Il cavaliere era stato colto da uno stordimento fugace, una sensazione di smisuratezza che faceva apparire il mondo intero effimero, quasi ci si potesse

guardare attraverso. Poi la sensazione passò e, come il mondo sulla cui pelle camminava, il cavaliere andò avanti. Percorreva le miglia con flemma, senza fretta, senza indugio. Gli pendeva alla vita un otre di pelle simile a una mortadella. Era quasi pieno. Dopo molti anni di applicazione, il pistolero aveva raggiunto forse il quinto livello del khef. Fosse stato un sant’uomo Manni, non avrebbe forse patito la sete; avrebbe potuto osservare con clinico distacco il progressivo disidratarsi del proprio corpo, irrorandone i cunicoli e le oscure cavità interiori solo quando la logica gli avesse detto che era indispensabile. Ma non era un Manni, non era un seguace dell’Uomo-Gesù, e in nessun modo si considerava santo. Era solo un comune viandante, in altre parole, e l’unica cosa che poteva dire con assoluta certezza era che aveva sete. Tuttavia non sentiva il bisogno impellente di bere. Ne provava un vago piacere. Era l’atteggiamento giusto per quella terra, poiché era una terra assetata, e nella sua lunga vita non gli aveva certo fatto difetto l’adattabilità. Sotto l’otre c’erano le sue pistole, il cui peso era stato calibrato con cura sulle sue mani; una zavorra era stata aggiunta a entrambe quando gli erano giunte da suo padre, che era stato più leggero di lui e non tanto alto. I due cinturoni gli si incrociavano sopra l’inguine. Le fondine erano lubrificate troppo bene perché quel sole, per quanto filisteo, potesse screpolarle. Il calcio era di sandalo, giallo, con venature sottili. Le fondine dondolavano leggermente ai suoi passi, trattenute da lacci di cuoio poco stretti intorno alle cosce; avevano strofinato via il blu dei suoi jeans (e assottigliato la tela) in due archi che somigliavano a sorrisi. I bossoli di ottone delle cartucce infilate nei passanti dei cinturoni ammiccavano mandando segnali di sole. Ne aveva di meno, ora. Il cuoio scricchiolava sommessamente.
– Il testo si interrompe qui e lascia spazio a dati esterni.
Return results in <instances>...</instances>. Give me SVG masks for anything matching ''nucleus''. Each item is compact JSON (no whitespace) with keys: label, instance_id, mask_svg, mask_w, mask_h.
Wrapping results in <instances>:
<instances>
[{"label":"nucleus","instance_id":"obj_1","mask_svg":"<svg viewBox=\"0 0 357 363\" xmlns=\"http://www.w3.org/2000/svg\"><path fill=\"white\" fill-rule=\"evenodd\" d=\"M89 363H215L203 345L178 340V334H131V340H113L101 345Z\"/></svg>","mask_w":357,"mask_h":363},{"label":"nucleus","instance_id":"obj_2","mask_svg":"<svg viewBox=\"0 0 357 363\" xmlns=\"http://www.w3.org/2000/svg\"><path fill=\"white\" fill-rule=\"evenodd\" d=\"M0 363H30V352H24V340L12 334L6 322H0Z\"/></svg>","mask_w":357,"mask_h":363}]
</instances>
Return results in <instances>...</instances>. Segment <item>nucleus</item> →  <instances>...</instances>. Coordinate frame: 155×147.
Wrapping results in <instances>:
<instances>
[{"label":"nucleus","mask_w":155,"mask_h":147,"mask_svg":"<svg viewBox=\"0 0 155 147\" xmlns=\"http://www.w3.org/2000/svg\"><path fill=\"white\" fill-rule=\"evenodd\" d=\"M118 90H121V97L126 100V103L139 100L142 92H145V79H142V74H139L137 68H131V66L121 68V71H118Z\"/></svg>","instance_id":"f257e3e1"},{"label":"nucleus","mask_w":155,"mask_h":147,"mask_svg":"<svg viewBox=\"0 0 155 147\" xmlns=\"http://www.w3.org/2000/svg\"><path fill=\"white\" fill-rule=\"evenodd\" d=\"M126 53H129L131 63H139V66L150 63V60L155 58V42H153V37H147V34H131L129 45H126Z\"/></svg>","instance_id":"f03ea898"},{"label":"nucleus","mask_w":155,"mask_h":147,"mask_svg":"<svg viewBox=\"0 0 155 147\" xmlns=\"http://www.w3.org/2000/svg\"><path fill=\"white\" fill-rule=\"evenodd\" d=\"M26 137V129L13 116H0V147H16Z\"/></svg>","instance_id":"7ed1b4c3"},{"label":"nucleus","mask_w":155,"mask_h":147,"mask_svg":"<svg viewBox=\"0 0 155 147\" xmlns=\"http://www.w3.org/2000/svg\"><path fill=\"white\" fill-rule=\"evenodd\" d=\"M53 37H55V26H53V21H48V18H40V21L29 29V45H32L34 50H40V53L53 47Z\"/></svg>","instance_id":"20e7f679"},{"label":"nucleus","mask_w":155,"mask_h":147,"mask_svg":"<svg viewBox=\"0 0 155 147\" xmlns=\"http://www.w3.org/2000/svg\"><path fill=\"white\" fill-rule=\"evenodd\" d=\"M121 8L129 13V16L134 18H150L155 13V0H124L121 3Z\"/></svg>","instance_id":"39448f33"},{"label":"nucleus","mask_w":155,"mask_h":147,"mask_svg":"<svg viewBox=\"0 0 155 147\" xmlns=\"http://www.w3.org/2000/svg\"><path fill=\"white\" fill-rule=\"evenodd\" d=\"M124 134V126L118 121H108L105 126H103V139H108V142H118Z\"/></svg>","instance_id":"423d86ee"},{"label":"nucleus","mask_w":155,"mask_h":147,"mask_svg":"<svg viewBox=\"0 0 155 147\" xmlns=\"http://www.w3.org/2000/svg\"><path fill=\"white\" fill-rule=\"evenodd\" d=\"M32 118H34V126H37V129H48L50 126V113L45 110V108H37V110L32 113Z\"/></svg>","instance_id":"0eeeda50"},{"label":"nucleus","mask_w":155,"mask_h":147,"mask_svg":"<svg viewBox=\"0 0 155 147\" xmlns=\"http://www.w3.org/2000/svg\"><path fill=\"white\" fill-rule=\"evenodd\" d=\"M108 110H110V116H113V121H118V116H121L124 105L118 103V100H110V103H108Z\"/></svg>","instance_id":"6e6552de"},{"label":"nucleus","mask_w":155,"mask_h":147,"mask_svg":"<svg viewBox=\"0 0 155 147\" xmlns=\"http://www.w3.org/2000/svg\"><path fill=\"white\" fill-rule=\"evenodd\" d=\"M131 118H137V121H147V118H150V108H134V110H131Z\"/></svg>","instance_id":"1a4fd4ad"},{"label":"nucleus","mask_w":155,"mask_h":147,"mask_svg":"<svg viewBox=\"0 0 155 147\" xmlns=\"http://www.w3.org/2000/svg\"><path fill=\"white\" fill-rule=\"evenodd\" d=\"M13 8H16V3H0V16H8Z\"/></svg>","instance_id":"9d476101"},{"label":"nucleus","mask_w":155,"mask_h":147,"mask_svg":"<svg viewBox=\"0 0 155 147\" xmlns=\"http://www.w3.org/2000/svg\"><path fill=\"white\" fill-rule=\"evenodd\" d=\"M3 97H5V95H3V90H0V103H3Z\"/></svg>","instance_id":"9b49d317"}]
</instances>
La camicia, del non-colore della pioggia o della polvere, era aperta sulla gola, con un laccio di cuoio allentato negli occhielli punzonati a mano. Non aveva più il cappello. E non aveva più il corno che portava un tempo, caduto dalla mano di un amico morente, e li rimpiangeva entrambi.

Salì il dolce pendio di una duna (ma non c’era sabbia in quel deserto crostoso e persino gli aspri venti che soffiavano al calar delle tenebre riuscivano solo a sollevare un fastidioso pulviscolo pungente simile a polvere abrasiva) e vide i resti scalciati di un minuscolo fuoco da bivacco sul versante sottovento, il lato dal quale il sole si sarebbe ritirato prima. Di piccoli segni come quello, a riaffermare la possibile umanità dell’uomo in nero, non mancava mai di compiacersi. Distese le labbra nel volto scavato e riarso. Un sorriso macabro, dolente. Si accosciò.

La sua preda aveva bruciato l’erba diavola, ovviamente. Era l’unica cosa che si potesse bruciare da quelle parti. Ardeva con un bagliore untuoso e opaco, lentamente. Gli abitatori della frontiera gli avevano detto che i diavoli vivevano anche in quelle fiamme. Perciò la usavano per alimentare il fuoco, ma evitavano di guardarne la luce. Dicevano che i diavoli ipnotizzavano e seducevano chi li fissava, attirandolo infine nelle fiamme. Così il prossimo stolto che avesse guardato il fuoco avrebbe forse visto proprio te.

Il solito ideogramma composto con l’erba bruciata si disfece in un uniforme, impalpabile grigiore sotto la mano indagatrice del pistolero. Nulla c’era nei resti del fuocherello oltre a un frammento carbonizzato di pancetta, che mangiò sovrappensiero. Era sempre andata così. Il pistolero seguiva l’uomo in nero attraverso il deserto da ormai due mesi, nella vastità infinita e tremendamente monotona di quel purgatorio, e ancora non gli era dato di trovare altra traccia che quelle asettiche, sterili, ideografie dei fuochi. Mai che avesse trovato un barattolo, una bottiglia o un otre (il pistolero ne aveva lasciati quattro dietro di sé, come pelli abbandonate da un serpente dopo la muta). Non aveva trovato escrementi. Ne aveva dedotto che l’uomo in nero li interrava.